Otros temas en cambio eran una genuina catequesis. Aprendió que no cualquiera consagraba el Cuerpo de Cristo y se enteró de que, por lo visto, el monasterio sólo tenía una misa al mes. Ivana, por su parte, junto con otras de avanzada, era partidaria de la reserva eucarística, y aunque era sólo una novicia cuando los hechos al final se precipitaron, fue su idea la que se impuso, de modo que el monasterio tenía un pequeño sagrario que aparecía dibujado por Calixta en una de las páginas de la crónica. Según los apuntes meticulosos de la cronista, este diseño del “Cofre para Cristo” era obra de una cierta Hermana Caterina.
Fatigado de su lectura, Juan fue a comer algo. Hizo una sopa de hierbas y sacó un par de tajadas del cerdo ahumado que guardaba en la cocina, y algo de un cereal que yo no sabría qué era. Como cosa especial para celebrar su cuarto año en ese lugar se había preparado un poco de telga. Sonriendo de su propia ocurrencia brindó en voz alta: “¡Por Aldún y por sus Villas!” La verdad es que su cuerpo desacostumbrado a ese licor respondió mal a la bebida fermentada, de modo que con un par de vasos el hombre se sentía completamente mareado.
Sin terminar de comer su porción de cerdo se fue dando tumbos hasta el segundo piso y se echó al camastro. Sintió que iba a vomitar pero se contuvo con esfuerzo sobrehumano. Siguiendo los consejos de su abuelo trató de caminar un poco y tomar aire fresco. El piso subía y bajaba como si estuviera en alta mar. Oía gritos y danzas macabras y veía que por las paredes subían unos reptiles inmensos con ojos inyectados de ira. Se sujetó a una columna tratando de no caerse y entonces vio que un gato descomunal caminaba por la baranda del segundo piso y luego saltaba al tejado, y luego caía al primer piso, y luego aparecía al lado de él y le echaba un hedor asqueroso de su boca con colmillos. Atormentado y confuso empezó a sacudir los brazos pero eso no se iba sino que le repetía primero en aldunense y luego en latín: “¡Te odio, te odio!”
El hombre logró incorporarse y caminar de nuevo hacia la escalera pero vio que no podía bajar porque una multitud de enanos deformes le hacían muecas, y luego se desnudaban entremezclándose en un ritual obsceno y frenético. El eco de esas risas espantosas le perforaba los oídos sin que pudiera hacer nada. Pensó en arrojarse por la baranda pero allí lo esperaba de nuevo el gato gigante que le echó otra vez su aliento de azufre.
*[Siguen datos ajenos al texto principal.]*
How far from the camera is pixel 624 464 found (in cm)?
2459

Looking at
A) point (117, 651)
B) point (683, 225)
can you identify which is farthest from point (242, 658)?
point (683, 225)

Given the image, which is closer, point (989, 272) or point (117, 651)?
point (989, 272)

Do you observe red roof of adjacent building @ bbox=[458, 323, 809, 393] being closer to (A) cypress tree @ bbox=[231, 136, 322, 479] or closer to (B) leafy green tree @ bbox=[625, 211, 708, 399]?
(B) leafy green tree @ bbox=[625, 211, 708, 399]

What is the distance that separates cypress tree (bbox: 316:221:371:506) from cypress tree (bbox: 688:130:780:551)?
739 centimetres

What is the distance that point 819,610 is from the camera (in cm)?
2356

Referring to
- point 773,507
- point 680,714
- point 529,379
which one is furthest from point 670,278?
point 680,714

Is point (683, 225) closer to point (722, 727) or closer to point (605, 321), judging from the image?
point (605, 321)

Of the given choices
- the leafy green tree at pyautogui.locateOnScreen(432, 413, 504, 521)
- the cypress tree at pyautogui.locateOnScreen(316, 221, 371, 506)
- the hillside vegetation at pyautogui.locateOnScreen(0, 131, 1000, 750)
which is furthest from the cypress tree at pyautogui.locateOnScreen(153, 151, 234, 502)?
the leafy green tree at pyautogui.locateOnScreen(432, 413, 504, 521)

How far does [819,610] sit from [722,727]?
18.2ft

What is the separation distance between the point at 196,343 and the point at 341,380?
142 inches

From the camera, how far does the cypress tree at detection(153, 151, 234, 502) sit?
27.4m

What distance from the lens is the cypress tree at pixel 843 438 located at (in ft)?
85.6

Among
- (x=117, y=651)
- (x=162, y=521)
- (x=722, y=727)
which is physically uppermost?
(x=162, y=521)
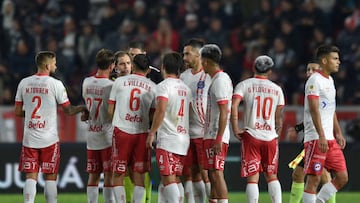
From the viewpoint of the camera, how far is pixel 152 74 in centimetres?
2025

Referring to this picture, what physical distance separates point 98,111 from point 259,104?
6.80 feet

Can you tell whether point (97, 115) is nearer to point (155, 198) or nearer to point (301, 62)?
point (155, 198)

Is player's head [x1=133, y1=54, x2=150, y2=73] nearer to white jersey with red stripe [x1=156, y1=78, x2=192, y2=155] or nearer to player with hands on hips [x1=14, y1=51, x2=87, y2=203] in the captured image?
→ white jersey with red stripe [x1=156, y1=78, x2=192, y2=155]

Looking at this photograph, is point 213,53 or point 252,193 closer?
point 213,53

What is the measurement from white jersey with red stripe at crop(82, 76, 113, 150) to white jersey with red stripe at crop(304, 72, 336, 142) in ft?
8.31

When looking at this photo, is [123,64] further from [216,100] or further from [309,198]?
[309,198]

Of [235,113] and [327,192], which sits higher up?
[235,113]

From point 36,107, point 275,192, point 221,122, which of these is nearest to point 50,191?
point 36,107

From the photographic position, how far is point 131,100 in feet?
50.8

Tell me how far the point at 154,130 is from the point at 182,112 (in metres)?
0.47

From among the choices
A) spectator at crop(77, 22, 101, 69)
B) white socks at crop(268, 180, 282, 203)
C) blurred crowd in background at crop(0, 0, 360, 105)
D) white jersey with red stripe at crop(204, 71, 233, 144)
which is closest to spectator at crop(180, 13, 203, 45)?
blurred crowd in background at crop(0, 0, 360, 105)

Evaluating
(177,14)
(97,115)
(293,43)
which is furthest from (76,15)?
(97,115)

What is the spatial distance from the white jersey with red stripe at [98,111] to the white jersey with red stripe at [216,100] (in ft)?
4.69

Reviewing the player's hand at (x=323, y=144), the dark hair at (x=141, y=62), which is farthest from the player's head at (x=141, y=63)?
the player's hand at (x=323, y=144)
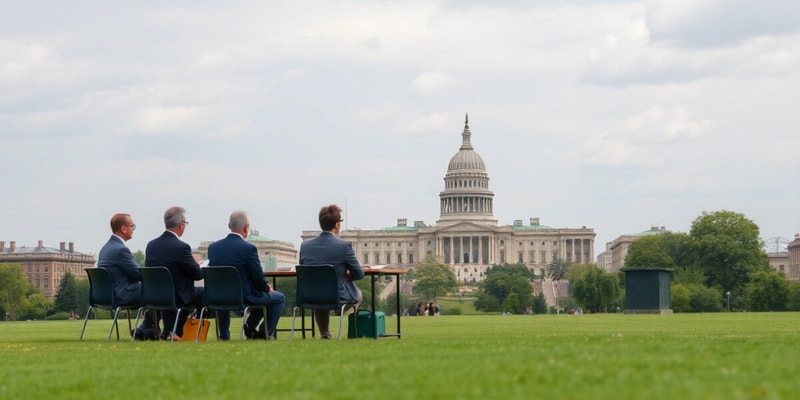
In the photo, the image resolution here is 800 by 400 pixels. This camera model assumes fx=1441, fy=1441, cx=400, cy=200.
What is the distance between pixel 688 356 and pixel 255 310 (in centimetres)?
809

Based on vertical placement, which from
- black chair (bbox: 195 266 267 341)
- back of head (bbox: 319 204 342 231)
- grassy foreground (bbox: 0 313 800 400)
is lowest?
grassy foreground (bbox: 0 313 800 400)

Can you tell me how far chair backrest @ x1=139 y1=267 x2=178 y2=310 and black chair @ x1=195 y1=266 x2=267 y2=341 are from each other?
505 mm

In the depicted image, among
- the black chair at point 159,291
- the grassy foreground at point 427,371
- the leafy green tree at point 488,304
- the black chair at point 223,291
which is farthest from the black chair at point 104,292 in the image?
the leafy green tree at point 488,304

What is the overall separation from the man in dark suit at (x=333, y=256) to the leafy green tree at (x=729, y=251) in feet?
338

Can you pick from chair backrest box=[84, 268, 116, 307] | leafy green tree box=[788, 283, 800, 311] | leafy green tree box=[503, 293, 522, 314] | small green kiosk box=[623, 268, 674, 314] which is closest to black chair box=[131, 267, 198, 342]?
chair backrest box=[84, 268, 116, 307]

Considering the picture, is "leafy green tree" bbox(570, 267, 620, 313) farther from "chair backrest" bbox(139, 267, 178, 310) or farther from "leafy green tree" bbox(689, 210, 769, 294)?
"chair backrest" bbox(139, 267, 178, 310)

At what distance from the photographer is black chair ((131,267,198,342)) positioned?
61.6 feet

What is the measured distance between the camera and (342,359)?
1302 cm

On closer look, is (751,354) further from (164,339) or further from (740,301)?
(740,301)

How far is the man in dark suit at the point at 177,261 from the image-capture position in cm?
1906

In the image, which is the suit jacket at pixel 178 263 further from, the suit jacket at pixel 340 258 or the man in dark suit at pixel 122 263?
the suit jacket at pixel 340 258

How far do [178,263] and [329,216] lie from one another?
214cm

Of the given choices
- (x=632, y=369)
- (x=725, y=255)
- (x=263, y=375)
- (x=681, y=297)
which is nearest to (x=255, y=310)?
(x=263, y=375)

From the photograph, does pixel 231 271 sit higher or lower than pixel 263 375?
higher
Juan cayó de rodillas y trató de rezar: “Miserere mei, Domine! Miserere mei, Domine!” A medida que repetía esa frase las figuras parecían alejarse pero no dejaban de amenazarle y de gritar cosas contra Cristo. Un vómito espantoso salió de la boca de Juan, que luego se aferró a las paredes de la escalera hasta llegar abajo. Allá se quedó dormido o desmayado a las puertas de la capilla.
Nada había hecho suponer que semejante visita de tinieblas le llegara a nuestro monje. No sería la única visita inesperada de ese día. Era casi el atardecer cuando alguien tocaba las puertas con insistencia y repetía en voz alta: “Miserere Mei, Domine!”